The Ender Quintet (Omnibus)
Page 164
“Do not tell me your personal feelings on the matter,” said Lands. “I know that you’re of Portuguese ethnic heritage like the people of Lusitania—”
“They’re Brazilian,” said the X.O.
Lands ignored him. “I will have it on record that you were given no opportunity to speak and that you are utterly blameless in any action I might take.”
“What about your oath, sir?” asked Causo calmly.
“My oath is to take all actions I am ordered to take in service of the best interests of humanity. I will invoke the war crimes clause.”
“They aren’t ordering you to commit a war crime. They’re ordering you not to.”
“On the contrary,” said Lands. “To fail to destroy this world and the deadly peril on it would be a crime against humanity far worse than the crime of blowing it up.” Lands drew his sidearm. “You are under arrest, sir.”
The X.O. put his hands on his head and turned his back. “Sir, you may be right and you may be wrong. But either choice could be monstrous. I don’t know how you can make such a decision by yourself.”
Lands put the docility patch on the back of Causo’s neck, and as the drug began feeding into his system, Lands said to him, “I had help in deciding, my friend. I asked myself, What would Ender Wiggin, the man who saved humanity from the buggers, what would he have done if suddenly, at the last minute, he had been told, This is no game, this is real. I asked myself, What if at the moment before he killed the boy Stilson or the boy Madrid in his infamous First and Second Killings, some adult had intervened and ordered him to stop. Would he have done it, knowing that the adult did not have the power to protect him later, when his enemy attacked him again? Knowing that it might well be this time or never? If the adults at Command School had said to him, We think there’s a chance the buggers might not mean to destroy humanity, so don’t kill them all, do you think Ender Wiggin would have obeyed? No. He would have done—he always did—exactly what was necessary to obliterate a danger and make sure it did not survive to pose a threat in the future. That is the person I consulted with. That is the person whose wisdom I will follow now.”

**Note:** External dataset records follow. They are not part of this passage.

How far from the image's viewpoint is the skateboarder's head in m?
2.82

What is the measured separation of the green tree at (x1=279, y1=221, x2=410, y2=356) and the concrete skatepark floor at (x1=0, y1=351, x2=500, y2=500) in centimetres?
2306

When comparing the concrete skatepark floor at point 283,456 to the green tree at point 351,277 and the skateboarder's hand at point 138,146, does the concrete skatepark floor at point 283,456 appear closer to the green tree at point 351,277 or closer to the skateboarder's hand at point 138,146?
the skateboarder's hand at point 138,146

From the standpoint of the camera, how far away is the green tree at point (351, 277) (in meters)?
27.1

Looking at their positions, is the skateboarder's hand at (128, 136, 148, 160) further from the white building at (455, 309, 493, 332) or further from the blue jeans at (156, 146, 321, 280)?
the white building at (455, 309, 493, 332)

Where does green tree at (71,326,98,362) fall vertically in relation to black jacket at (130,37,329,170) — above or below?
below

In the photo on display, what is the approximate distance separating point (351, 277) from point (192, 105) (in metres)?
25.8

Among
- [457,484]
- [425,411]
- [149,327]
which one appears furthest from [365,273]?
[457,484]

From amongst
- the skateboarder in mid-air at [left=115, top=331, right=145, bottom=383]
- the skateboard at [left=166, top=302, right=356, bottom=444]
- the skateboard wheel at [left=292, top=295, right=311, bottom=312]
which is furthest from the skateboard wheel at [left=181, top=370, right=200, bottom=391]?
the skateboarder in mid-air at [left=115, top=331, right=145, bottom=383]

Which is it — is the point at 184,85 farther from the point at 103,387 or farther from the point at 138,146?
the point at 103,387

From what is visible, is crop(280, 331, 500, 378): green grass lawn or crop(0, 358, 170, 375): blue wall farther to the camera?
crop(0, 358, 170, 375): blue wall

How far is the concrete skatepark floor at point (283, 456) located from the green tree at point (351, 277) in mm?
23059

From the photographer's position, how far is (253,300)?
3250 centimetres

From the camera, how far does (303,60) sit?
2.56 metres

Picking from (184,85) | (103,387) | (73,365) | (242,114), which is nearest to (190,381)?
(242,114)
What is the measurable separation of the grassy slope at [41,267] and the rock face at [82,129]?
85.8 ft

Causo did not answer. He just smiled and nodded, smiled and nodded.
“Sit down and do not get up until I order you otherwise.”
Causo sat down.
Lands switched the ansible to relay communications throughout the fleet. “The order has been given and we will proceed. I am launching the M.D. Device immediately and we will return to relativistic speeds forthwith. May God have mercy on my soul.”
A moment later, the M.D. Device separated from the Admiral’s flagship and continued at just-under-relativistic speed toward Lusitania. It would take nearly an hour for it to arrive at the proximity that would automatically trigger it. If for some reason the proximity detector did not work properly, a timer would set it off just moments before its estimated time of collision.
Lands accelerated his flagship above the threshold that cut it off from the timeframe of the rest of the universe. Then he pulled the docility patch from Causo’s neck and replaced it with the antidote patch. “You may arrest me now, sir, for the mutiny that you witnessed.”
Causo shook his head. “No sir,” he said. “You’re not going anywhere, and the fleet is yours to command until we get home. Unless you have some stupid plan to try to escape the war crimes trial that awaits you.”
“No, sir,” said Lands. “I will bear whatever penalty they impose on me. What I did has saved humankind from destruction, but I am prepared to join the humans and pequeninos of Lusitania as a necessary sacrifice to achieve that end.”
Causo saluted him, then sat back down on his chair and wept.
15
“WE’RE GIVING YOU A SECOND CHANCE”
“When I was a little girl, I used to believe
that if I could please the gods well enough,
they would go back and do my life over,
and this time they would not take
my mother away from me.”
from The God Whispers of Han Qing-jao
A satellite orbiting Lusitania detected the launch of the M.D. Device and the divergence of its course toward Lusitania, as the starship disappeared from the satellite’s instruments. The most dreaded event was happening. There had been no attempt to communicate or negotiate. Clearly the fleet had never intended anything but the obliteration of this world, and with it an entire sentient race. Most people had hoped, and many had expected, that there would be a chance to tell them that the descolada had been completely tamed and no longer posed a threat to anyone; that it was too late to stop anything anyway, since several dozen new colonies of humans, pequeninos, and hive queens had already been started on as many different planets. Instead there was only death hurtling toward them on a course that gave them no more than an hour to survive, and probably less, since the Little Doctor would no doubt be detonated some distance from the planet’s surface.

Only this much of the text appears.